L'intervento

20 giu 2026
Ospedale

"Rete Donne – Se Non Ora, Quando?" sulla rimozione del manifesto pro-vita: "Un ospedale non è un luogo di propaganda ma uno spazio neutro e laico"

Ci dispiace constatare che i diritti delle Donne sono così poco centrali nella visione della politica da trovare attacchi trasversali da parte di esponenti di diverse forze politiche.

Vorremmo esporre il nostro punto di vista.

Un ospedale non è un luogo di propaganda.

Un presidio sanitario pubblico è uno spazio neutro, laico e inclusivo. Chiunque vi entri — indipendentemente dalle proprie convinzioni religiose, morali o politiche — deve sentirsi accolto e rispettato.

Un manifesto e un messaggio ideologicamente orientato davanti all'ingresso di una struttura ospedaliera trasforma un luogo di cura in un luogo di giudizio. E questo è inaccettabile.

La tutela della salute riproduttiva è un diritto.

L'interruzione volontaria di gravidanza è un diritto sancito dalla legge 194 del 1978, confermato da decenni di giurisprudenza e di dibattito democratico.

Le persone che accedono a questo servizio non devono essere messe pubblicamente sotto accusa per la loro scelta.

Un manifesto come quello giustamente rimosso dopo le segnalazioni e l'intervento del Sindaco non informa: condiziona, colpevolizza, intimidisce.

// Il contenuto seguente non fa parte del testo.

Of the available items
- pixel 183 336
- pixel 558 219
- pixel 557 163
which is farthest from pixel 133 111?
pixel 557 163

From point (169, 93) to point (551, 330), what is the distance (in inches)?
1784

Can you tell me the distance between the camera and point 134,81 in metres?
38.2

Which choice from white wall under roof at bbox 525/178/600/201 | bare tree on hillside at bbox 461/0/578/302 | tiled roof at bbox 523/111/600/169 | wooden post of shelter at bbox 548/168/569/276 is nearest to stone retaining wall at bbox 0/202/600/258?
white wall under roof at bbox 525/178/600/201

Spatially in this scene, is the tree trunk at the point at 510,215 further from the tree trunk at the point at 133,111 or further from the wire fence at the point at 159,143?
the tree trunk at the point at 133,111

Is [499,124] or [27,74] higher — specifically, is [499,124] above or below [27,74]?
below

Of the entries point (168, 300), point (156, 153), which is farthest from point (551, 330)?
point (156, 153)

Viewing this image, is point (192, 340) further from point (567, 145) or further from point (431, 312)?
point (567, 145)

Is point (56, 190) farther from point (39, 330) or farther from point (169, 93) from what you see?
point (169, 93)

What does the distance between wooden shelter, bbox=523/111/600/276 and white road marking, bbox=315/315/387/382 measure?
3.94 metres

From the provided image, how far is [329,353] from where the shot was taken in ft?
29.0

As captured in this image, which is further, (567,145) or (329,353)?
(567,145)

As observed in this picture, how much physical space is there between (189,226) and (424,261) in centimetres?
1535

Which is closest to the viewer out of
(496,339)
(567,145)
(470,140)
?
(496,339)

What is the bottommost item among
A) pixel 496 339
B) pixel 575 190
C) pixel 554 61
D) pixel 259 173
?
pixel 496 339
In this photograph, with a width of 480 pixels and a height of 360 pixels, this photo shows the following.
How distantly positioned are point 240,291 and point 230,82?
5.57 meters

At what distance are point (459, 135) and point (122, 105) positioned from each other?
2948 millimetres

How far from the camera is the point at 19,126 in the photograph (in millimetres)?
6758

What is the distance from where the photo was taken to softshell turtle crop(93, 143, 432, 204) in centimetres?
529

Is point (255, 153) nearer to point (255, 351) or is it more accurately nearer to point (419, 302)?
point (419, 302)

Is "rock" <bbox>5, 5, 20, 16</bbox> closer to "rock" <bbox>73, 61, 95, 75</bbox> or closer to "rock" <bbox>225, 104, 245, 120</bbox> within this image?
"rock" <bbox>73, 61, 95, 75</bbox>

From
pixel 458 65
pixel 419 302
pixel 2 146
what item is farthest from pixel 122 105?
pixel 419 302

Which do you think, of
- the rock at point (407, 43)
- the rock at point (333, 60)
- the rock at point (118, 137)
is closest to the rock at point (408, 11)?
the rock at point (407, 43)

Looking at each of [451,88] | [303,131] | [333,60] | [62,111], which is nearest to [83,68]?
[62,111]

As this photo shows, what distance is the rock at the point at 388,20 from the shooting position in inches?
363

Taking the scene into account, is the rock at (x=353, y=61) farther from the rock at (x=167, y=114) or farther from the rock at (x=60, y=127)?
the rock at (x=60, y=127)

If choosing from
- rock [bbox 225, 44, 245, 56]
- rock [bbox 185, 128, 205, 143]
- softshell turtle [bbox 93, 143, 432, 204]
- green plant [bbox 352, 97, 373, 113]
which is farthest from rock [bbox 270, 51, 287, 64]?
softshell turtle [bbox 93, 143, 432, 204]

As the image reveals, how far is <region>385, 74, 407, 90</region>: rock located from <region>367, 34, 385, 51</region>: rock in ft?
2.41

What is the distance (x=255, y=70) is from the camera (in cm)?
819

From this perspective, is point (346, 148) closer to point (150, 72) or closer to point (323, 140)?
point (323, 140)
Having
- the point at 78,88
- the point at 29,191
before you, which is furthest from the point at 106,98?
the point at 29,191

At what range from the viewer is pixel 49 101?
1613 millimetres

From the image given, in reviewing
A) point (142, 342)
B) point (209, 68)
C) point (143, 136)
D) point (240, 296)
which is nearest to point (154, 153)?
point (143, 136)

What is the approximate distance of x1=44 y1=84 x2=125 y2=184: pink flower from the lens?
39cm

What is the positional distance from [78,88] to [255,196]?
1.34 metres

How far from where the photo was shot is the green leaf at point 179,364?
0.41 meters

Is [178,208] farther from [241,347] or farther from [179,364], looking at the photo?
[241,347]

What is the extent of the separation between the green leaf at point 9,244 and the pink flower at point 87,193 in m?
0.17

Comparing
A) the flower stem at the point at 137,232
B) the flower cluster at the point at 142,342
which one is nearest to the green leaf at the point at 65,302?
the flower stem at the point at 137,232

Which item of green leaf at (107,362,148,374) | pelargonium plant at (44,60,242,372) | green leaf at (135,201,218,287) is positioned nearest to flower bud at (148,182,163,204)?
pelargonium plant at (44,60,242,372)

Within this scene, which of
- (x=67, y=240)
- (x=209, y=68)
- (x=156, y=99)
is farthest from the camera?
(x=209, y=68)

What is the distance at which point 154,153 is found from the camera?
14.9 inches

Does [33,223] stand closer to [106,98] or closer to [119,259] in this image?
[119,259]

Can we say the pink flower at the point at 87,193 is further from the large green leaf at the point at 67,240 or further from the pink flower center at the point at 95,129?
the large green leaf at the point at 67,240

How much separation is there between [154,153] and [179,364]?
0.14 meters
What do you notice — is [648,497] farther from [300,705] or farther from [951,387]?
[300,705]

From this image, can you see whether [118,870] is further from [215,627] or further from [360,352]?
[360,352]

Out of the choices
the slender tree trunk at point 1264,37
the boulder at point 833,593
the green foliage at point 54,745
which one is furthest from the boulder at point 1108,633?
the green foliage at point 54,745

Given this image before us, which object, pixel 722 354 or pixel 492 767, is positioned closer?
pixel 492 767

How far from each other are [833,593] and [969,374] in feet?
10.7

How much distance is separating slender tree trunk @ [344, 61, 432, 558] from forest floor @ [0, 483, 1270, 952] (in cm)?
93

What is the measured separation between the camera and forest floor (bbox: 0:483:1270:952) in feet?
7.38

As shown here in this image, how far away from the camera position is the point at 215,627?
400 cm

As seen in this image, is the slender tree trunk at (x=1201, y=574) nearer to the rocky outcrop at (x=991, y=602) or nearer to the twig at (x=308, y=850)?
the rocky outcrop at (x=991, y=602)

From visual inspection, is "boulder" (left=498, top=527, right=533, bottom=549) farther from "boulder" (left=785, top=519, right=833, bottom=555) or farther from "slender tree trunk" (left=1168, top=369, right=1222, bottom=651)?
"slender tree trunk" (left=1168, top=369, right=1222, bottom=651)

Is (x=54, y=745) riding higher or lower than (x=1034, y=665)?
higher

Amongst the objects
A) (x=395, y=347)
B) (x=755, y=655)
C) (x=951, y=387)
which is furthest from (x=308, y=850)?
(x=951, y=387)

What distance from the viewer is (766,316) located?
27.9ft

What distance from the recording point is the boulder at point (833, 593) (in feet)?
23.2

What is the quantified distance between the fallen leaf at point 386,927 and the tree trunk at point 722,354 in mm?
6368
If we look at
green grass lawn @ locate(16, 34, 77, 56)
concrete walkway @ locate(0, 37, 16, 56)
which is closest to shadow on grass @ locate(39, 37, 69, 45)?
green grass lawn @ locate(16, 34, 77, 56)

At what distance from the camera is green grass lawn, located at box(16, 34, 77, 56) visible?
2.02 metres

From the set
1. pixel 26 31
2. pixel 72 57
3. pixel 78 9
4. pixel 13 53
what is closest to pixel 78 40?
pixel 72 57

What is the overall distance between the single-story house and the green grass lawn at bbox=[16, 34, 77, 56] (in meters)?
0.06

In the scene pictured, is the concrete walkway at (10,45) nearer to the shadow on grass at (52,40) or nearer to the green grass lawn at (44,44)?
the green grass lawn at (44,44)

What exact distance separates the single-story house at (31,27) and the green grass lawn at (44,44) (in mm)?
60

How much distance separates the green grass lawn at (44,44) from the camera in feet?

La libertà di opinione non giustifica ogni contesto.

Nessuno nega il diritto di esprimere posizioni contrarie all'aborto. Ma c'è una differenza profonda tra esercitare questo diritto in una piazza, in un dibattito pubblico, in una sede politica — e farlo davanti alla porta di un reparto ospedaliero. Il contesto conta.

E in quel contesto specifico, accompagnato alle veglie di preghiera che si tengono davanti all'Ospedale nei giorni di programmazione delle Interruzioni Volontarie di Gravidanza, quel messaggio non è un contributo al dialogo.

Dobbiamo chiederci: cosa prova una donna che entra in ospedale per una interruzione di gravidanza e si trova davanti a quelle immagini e a quelle parole? O una coppia che ha appreso di una gravidanza problematica? O chi ha subito un aborto spontaneo?

L'empatia istituzionale richiede che questi spazi siano liberi da messaggi che possano aggravare un dolore già presente.

Chiediamo rispetto.

Ribadiamo con forza la nostra vicinanza alle donne che hanno il diritto di vivere le proprie scelte in libertà e autonomia e ringraziamo le operatrici e gli operatori sanitari che svolgono il lavoro di cura nel rispetto della legge, della dignità, della libertà di scelta.

Facciamo in modo che il nostro Ospedale rimanga per tutti e per tutte un luogo di accoglienza e di cura, senza condizioni. 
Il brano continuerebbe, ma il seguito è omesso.